Problem to solve:
Skip the pictures. Copy all the rest of the records down exactly.

Material provided:
§

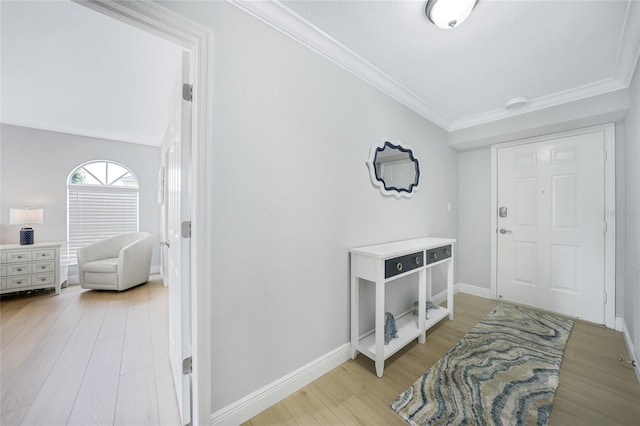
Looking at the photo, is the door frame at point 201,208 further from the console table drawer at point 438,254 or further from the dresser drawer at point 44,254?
the dresser drawer at point 44,254

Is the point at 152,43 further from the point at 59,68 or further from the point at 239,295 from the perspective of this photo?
the point at 239,295

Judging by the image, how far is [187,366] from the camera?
123cm

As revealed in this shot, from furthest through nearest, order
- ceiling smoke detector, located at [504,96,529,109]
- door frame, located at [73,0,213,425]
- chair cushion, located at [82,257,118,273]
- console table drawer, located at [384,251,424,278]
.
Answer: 1. chair cushion, located at [82,257,118,273]
2. ceiling smoke detector, located at [504,96,529,109]
3. console table drawer, located at [384,251,424,278]
4. door frame, located at [73,0,213,425]

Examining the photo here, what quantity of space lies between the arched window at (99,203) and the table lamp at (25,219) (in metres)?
0.50

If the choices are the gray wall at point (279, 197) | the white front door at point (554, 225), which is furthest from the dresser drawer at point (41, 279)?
the white front door at point (554, 225)

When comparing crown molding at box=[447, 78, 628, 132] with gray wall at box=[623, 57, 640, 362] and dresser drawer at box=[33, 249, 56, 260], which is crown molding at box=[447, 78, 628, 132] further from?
dresser drawer at box=[33, 249, 56, 260]

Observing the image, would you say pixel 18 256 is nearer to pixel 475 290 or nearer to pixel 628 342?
pixel 475 290

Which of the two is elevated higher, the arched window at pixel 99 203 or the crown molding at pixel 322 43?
the crown molding at pixel 322 43

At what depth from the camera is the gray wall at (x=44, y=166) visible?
11.1ft

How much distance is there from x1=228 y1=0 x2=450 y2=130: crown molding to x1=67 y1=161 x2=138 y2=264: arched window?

§

Response:
Looking at the photo, is the door frame at point 201,208 further from the console table drawer at point 438,254 or further from the dresser drawer at point 44,254?
the dresser drawer at point 44,254

Is the point at 152,43 further from the point at 59,68 or further from the point at 239,295 from the perspective of this photo?
the point at 239,295

Judging by the image, how far is [187,366] from the camera?
123cm

As revealed in this shot, from furthest through nearest, order
- ceiling smoke detector, located at [504,96,529,109]
- door frame, located at [73,0,213,425]
- chair cushion, located at [82,257,118,273]
- console table drawer, located at [384,251,424,278]
.
Answer: 1. chair cushion, located at [82,257,118,273]
2. ceiling smoke detector, located at [504,96,529,109]
3. console table drawer, located at [384,251,424,278]
4. door frame, located at [73,0,213,425]

Examining the photo here, what quantity of space lies between the arched window at (99,203) and the table lamp at (25,219) (in metres)?
0.50

If the choices are the gray wall at point (279, 197) | the white front door at point (554, 225), which is furthest from the dresser drawer at point (41, 279)?
the white front door at point (554, 225)

When comparing crown molding at box=[447, 78, 628, 132] with gray wall at box=[623, 57, 640, 362] and dresser drawer at box=[33, 249, 56, 260], which is crown molding at box=[447, 78, 628, 132] further from?
dresser drawer at box=[33, 249, 56, 260]

Observing the image, would you say pixel 18 256 is nearer to pixel 475 290 or nearer to pixel 628 342?
pixel 475 290

Which of the two is elevated higher, the arched window at pixel 99 203 or the crown molding at pixel 322 43?
the crown molding at pixel 322 43

At what depth from the camera is the gray wall at (x=44, y=166) visible?
11.1ft

How much distance is there from x1=228 y1=0 x2=450 y2=130: crown molding to x1=67 y1=161 x2=138 y2=264: arched window?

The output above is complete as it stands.